Margulis AV, Anthony M, Rivero-Ferrer E. Drug safety in pregnancy: review of study approaches requested by regulatory agencies. Curr Epidemiol Rep. 2019 Jul 13;1-10. doi: 10.1007/s40471-019-00212-6.

PURPOSE OF REVIEW: We reviewed postauthorization pregnancy safety studies requested by regulatory agencies to explore which study approaches have been typically requested and to what extent these have changed over time.

RECENT FINDINGS: The most common study approach requested by the US Food and Drug Administration (FDA) is pregnancy exposure registries (observational cohorts with prospective data collection), per the FDA’s Postmarketing Requirements and Commitments (PMR/PMC) database.
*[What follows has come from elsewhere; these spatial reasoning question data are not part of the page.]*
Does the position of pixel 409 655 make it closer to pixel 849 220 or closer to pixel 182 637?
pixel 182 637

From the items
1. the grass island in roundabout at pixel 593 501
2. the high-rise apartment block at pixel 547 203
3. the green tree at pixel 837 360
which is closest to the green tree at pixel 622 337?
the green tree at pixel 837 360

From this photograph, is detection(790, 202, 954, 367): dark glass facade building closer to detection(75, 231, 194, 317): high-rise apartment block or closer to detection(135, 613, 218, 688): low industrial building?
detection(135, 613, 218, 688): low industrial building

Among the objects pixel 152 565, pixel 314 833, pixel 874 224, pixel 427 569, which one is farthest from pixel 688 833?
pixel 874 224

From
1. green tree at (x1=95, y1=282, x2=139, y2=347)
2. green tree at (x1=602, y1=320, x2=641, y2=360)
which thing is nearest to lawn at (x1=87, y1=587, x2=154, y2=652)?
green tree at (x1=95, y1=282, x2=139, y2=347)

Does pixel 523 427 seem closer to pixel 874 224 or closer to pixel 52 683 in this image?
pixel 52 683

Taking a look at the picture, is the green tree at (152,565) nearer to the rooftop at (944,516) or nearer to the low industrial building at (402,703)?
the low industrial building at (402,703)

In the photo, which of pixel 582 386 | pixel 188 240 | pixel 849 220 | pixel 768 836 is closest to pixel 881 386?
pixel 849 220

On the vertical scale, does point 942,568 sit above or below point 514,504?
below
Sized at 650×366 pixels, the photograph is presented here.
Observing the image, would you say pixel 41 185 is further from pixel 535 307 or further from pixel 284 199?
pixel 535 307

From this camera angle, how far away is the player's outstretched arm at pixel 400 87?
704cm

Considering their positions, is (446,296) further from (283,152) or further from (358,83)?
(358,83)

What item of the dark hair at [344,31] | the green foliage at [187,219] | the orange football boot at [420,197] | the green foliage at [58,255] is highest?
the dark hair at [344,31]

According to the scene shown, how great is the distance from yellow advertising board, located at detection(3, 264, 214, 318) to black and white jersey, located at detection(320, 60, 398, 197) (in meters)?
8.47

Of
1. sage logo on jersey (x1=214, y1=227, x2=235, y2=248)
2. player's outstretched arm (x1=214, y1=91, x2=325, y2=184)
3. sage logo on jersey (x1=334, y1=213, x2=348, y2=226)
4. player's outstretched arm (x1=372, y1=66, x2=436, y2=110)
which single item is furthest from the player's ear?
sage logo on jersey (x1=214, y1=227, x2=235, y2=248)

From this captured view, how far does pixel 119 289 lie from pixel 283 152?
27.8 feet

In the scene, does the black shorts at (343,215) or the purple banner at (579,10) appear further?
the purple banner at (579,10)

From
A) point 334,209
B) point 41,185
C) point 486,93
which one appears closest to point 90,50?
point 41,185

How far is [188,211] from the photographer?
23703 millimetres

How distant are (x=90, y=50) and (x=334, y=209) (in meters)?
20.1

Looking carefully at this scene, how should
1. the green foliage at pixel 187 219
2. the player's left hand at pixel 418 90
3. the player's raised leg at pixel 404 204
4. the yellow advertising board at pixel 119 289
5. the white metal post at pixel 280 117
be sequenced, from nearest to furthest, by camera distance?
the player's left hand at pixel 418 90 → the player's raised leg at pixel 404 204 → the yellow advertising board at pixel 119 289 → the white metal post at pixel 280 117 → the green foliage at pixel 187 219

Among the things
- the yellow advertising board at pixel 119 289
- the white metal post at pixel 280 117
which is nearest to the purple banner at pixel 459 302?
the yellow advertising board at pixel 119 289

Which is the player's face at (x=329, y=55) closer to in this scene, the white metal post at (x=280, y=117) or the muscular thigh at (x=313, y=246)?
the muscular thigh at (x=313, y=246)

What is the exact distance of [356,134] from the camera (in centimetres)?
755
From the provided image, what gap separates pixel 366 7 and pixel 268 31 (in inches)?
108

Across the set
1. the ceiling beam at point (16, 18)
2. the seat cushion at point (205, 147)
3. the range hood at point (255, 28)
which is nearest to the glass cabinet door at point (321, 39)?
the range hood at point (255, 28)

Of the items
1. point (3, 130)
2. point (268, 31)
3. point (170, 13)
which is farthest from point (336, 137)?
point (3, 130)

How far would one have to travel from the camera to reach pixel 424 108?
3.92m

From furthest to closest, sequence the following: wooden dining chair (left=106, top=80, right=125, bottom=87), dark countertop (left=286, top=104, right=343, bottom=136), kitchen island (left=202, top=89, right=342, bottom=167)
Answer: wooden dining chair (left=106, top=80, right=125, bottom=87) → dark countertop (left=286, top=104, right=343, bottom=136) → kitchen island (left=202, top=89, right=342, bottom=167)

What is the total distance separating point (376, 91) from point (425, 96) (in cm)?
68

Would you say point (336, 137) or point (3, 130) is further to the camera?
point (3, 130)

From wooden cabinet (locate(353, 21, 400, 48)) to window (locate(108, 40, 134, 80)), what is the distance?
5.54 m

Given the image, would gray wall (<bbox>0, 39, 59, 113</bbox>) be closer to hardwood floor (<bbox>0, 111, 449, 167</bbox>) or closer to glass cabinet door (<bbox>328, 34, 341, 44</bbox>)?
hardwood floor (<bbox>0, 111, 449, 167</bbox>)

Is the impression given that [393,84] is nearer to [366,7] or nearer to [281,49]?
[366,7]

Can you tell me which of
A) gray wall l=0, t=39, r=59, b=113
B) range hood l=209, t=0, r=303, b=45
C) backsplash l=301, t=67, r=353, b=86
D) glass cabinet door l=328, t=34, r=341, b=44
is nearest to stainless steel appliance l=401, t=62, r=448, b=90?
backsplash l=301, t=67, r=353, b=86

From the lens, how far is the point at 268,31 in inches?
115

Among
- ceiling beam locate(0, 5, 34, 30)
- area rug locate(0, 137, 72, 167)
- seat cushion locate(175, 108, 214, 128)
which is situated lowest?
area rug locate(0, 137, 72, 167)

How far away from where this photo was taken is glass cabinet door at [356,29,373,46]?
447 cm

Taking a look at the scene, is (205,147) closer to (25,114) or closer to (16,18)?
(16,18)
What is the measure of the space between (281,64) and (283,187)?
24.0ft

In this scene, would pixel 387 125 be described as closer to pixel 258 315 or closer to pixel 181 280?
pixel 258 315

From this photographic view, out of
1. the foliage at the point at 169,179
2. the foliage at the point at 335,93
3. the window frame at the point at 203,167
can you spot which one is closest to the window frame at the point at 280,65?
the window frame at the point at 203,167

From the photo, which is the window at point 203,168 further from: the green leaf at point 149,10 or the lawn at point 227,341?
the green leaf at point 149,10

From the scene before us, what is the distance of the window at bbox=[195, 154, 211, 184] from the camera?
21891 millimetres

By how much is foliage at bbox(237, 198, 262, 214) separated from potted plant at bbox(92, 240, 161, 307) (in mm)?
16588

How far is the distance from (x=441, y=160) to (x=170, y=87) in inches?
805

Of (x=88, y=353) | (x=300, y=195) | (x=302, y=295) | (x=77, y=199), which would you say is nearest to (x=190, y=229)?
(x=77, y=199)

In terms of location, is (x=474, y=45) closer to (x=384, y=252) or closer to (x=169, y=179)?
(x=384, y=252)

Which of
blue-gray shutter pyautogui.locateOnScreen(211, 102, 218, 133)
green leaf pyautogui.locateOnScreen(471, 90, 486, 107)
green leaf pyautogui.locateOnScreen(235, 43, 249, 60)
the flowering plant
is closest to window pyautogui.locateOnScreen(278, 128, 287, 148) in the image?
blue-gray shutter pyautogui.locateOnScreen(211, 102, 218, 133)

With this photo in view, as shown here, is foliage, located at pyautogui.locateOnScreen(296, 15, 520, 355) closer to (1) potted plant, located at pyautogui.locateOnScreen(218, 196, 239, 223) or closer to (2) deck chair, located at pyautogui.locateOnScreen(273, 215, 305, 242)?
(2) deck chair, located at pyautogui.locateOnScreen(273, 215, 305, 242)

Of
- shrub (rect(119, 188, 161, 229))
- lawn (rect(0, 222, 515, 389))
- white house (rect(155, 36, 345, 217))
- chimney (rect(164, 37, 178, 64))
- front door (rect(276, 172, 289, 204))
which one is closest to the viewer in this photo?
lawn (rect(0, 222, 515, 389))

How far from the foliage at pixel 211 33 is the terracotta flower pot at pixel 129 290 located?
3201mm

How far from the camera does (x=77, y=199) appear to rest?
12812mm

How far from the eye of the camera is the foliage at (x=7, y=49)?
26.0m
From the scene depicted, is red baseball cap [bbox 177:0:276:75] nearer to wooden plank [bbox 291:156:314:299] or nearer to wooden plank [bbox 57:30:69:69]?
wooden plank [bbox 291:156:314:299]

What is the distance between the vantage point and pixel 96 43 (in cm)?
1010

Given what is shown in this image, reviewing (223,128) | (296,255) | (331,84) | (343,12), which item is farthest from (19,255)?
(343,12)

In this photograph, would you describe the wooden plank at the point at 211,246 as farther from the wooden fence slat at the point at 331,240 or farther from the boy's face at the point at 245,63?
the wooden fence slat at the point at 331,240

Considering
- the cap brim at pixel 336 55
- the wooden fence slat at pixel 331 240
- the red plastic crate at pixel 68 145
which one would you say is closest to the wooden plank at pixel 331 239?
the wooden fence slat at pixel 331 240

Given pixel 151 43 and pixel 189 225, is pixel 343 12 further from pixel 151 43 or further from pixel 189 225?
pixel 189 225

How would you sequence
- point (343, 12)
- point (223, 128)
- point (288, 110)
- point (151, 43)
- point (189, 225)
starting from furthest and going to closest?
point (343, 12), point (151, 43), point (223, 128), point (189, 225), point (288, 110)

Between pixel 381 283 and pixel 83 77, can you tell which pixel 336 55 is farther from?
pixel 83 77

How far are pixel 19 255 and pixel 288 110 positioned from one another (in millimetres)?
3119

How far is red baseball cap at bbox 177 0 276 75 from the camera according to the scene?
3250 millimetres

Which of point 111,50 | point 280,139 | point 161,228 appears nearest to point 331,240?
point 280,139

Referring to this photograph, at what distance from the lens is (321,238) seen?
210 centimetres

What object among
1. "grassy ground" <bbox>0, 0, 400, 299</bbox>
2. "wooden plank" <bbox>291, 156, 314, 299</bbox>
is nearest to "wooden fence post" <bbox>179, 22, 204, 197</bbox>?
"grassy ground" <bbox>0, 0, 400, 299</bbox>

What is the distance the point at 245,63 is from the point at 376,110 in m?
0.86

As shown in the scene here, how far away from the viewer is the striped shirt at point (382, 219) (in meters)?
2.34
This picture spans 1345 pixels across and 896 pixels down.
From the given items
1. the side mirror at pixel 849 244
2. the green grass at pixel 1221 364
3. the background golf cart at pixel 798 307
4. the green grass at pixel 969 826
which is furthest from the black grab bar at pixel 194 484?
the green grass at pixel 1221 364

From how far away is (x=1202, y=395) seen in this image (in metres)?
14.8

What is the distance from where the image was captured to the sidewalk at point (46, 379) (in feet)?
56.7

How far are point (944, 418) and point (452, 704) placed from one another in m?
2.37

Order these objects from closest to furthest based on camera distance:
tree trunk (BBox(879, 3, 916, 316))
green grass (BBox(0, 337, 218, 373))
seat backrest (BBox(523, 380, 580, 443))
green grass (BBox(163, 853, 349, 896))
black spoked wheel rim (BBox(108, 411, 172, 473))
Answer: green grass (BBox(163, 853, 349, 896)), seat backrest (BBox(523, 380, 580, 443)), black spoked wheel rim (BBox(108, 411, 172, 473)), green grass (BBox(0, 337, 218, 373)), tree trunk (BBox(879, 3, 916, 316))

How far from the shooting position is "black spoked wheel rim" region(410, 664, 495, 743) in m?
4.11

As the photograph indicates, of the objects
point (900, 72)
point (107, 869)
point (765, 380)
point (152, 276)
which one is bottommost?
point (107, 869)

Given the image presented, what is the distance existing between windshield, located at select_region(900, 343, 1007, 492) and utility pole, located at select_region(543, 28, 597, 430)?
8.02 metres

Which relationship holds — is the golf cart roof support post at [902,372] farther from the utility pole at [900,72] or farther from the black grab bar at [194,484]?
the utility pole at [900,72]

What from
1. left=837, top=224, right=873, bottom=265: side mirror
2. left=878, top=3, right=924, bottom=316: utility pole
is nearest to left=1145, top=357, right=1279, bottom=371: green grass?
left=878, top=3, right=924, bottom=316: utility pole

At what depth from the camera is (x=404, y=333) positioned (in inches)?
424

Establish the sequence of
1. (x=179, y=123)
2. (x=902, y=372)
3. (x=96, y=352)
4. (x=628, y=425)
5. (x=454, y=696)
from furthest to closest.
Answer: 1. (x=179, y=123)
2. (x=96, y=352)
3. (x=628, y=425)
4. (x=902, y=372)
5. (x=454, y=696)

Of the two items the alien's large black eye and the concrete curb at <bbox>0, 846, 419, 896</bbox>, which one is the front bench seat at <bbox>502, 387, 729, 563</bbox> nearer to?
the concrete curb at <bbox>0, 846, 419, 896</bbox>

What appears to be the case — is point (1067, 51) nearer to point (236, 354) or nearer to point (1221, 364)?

Since 2017, this requirement has often been paired with a request for a database study (observational study using preexisting electronic health care data), both approaches assessing pregnancy and fetal outcomes. From studies registered in the European Union electronic Register of Post-Authorisation Studies, we observed a similar number of pregnancy exposure registries and database studies, both approaches also assessing pregnancy and fetal outcomes. In requests for drugs approved since 2014, preference appears to have shifted toward studies using preexisting electronic health care databases from multiple countries.

SUMMARY: Pregnancy exposure registries have been the most commonly requested study approach on drug safety in pregnancy. Recent regulatory requests and activities denote an increasing interest in other approaches.